What can influence the effectiveness of IVF programs? There are so many factors that can affect it, the first one is the woman’s age, it’s the strongest factor which can influence it, but in every age, we can be effective in IVF program.

The second one is the quality of the lining or maybe the quality of endometrium. During the stimulation and before the IVF cycle, we should know whether the thickness of the lining is enough for implantation, or is too thick, too thin or maybe abnormal and so on. There is a lot of question now about fresh cycles and frozen ones. I know that a lot of clinics prefer to do an embryo transfer in a frozen cycle but, I don’t think that it works in all cases. Of course, the most important thing is the embryo quality, but you see embryo quality is a very questionable thing. Because all of us want to have strong blastocyst with good quality, but we know that in some cases you receive a good healthy baby after the transfer of embryos which are not so good. That’s why to estimate and to predict implantation rate and pregnancy rate for these embryos is very difficult for a couple. Generally, it’s easy to a lot of patients, but it also can be a lot more difficult for a lot of couples anyhow.

How stimulation protocols may affect success?

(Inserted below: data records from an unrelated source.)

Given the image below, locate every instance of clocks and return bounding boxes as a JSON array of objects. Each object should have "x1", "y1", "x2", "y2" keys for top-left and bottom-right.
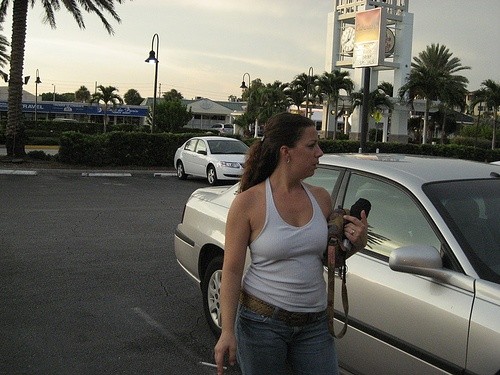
[{"x1": 341, "y1": 26, "x2": 355, "y2": 52}]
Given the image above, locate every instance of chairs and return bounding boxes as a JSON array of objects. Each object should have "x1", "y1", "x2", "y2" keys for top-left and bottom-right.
[{"x1": 445, "y1": 199, "x2": 500, "y2": 265}]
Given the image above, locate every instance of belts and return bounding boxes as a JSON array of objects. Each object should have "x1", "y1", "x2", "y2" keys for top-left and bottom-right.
[{"x1": 239, "y1": 288, "x2": 324, "y2": 323}]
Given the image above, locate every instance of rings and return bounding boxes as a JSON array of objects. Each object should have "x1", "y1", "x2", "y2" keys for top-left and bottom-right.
[{"x1": 352, "y1": 230, "x2": 355, "y2": 234}]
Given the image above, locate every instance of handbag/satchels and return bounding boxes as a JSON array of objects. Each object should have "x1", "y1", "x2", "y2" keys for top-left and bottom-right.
[{"x1": 321, "y1": 205, "x2": 351, "y2": 269}]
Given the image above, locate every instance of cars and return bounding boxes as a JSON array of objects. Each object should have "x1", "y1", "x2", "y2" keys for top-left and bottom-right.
[
  {"x1": 210, "y1": 122, "x2": 234, "y2": 135},
  {"x1": 174, "y1": 136, "x2": 250, "y2": 186},
  {"x1": 173, "y1": 153, "x2": 499, "y2": 374}
]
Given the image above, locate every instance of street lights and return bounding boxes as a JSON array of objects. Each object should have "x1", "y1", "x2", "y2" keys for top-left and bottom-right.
[
  {"x1": 305, "y1": 67, "x2": 319, "y2": 117},
  {"x1": 144, "y1": 33, "x2": 160, "y2": 133},
  {"x1": 35, "y1": 69, "x2": 42, "y2": 120},
  {"x1": 240, "y1": 73, "x2": 250, "y2": 101}
]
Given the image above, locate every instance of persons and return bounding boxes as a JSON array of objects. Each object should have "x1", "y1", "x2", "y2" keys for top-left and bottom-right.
[{"x1": 214, "y1": 113, "x2": 368, "y2": 375}]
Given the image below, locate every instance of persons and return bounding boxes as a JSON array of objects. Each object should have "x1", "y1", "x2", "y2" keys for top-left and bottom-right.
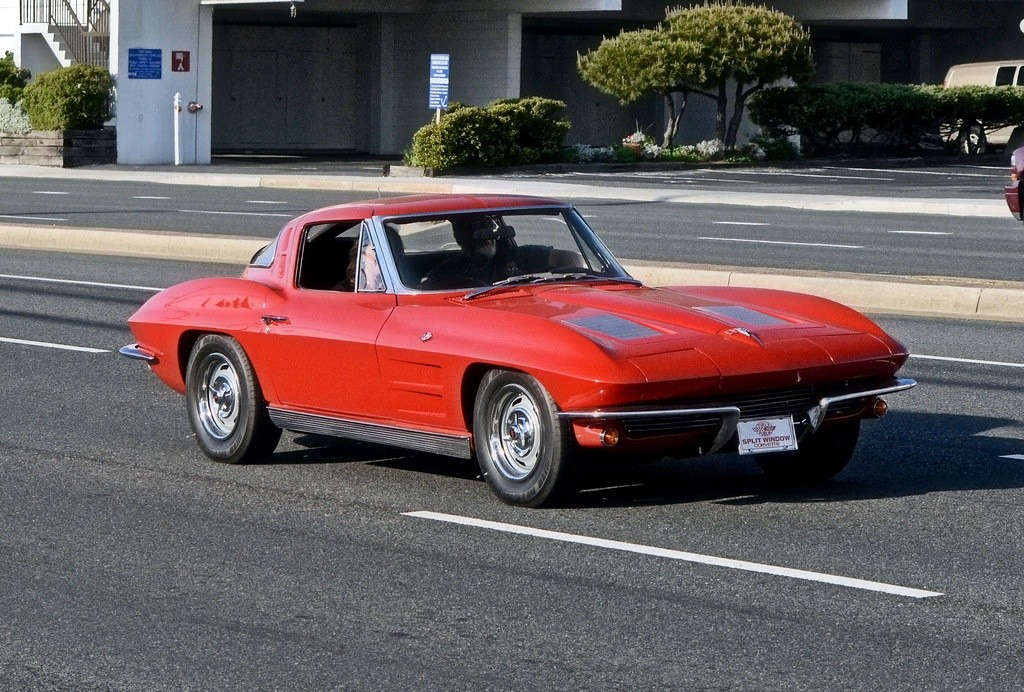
[{"x1": 349, "y1": 215, "x2": 585, "y2": 296}]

We have a huge amount of different protocols for stimulations. It means that we have no ideal protocol. Generally, there are some strong rules for stimulation. As I showed you in my previous slide, pregnancy rate strongly depends on how many oocytes I receive from patients. It doesn’t mean that I should receive 100 oocytes per cycle, but we should receive approximately 10-20 oocytes, which is enough to get good embryos that will lead to a pregnancy. That’s why the first important thing is to choose the initial dose of the gonadotropins. Our antral follicles, which is the number of oocytes we have, we need to count them and then decide how many units of gonadotropins we should offer. If she has a large number of follicles, we can decrease the dosage if she doesn’t have so many follicles, we can increase it. The second one is very important to keep these doses during the stimulation, it’s not good to change with the medication because it can lead to the growth of abnormal follicles and receiving oocytes that are not of good quality. The third thing is how to choose a day for egg retrieval and how to choose trigger which is a special medication which we prescribe to patients 24 hours before egg retrieval to get those oocytes. We can have a different type of trigger, and in some cases, we can f.e. prescribe double trigger etc.

Is there anything connected with an embryo transfer procedure that may have an impact on IVF outcome?

Any transfer process is really easy to perform. I should put an embryo in a very strong position in the uterus, and we always hope that this embryo will stay there. We should go inside the cervix, and we should go to the uterus and put it in the middle of the uterus. If a woman has no cervix abnormalities usually, it is very easy. We prefer to control our movement with the scan and our nurse stays and take a probe, and we can go inside in the uterus. We should press the syringe, and we should do it very slowly because there is a lot of data that says that if we press quickly we can destroy the embryos, that’s why we do it very slowly and then wait about 10-20 seconds, then we go outside also very slowly.
After we remove this catheter, we give it to the embryologist, and he or she will check if there are embryos left there, in some cases the embryos can be stuck in the catheter, and we would need to repeat the procedure. After embryo transfer, generally, bed rest is not recommended. We recommend our patients to go to the toilet and just to have a rest for 10 minutes, and the patient can leave the clinic. Some patients may have so-called difficult embryo transfer which is when we try to go inside but we cannot, for this kind of embryo transfer we have a special catheter which will help us to go inside and in this case we can have some bleeding, or it may be painful. Of course, we have some medicine to decrease this feeling, but if you don’t get pregnant after such embryo transfer, we try to find the solution and perhaps perform hysteroscopy etc.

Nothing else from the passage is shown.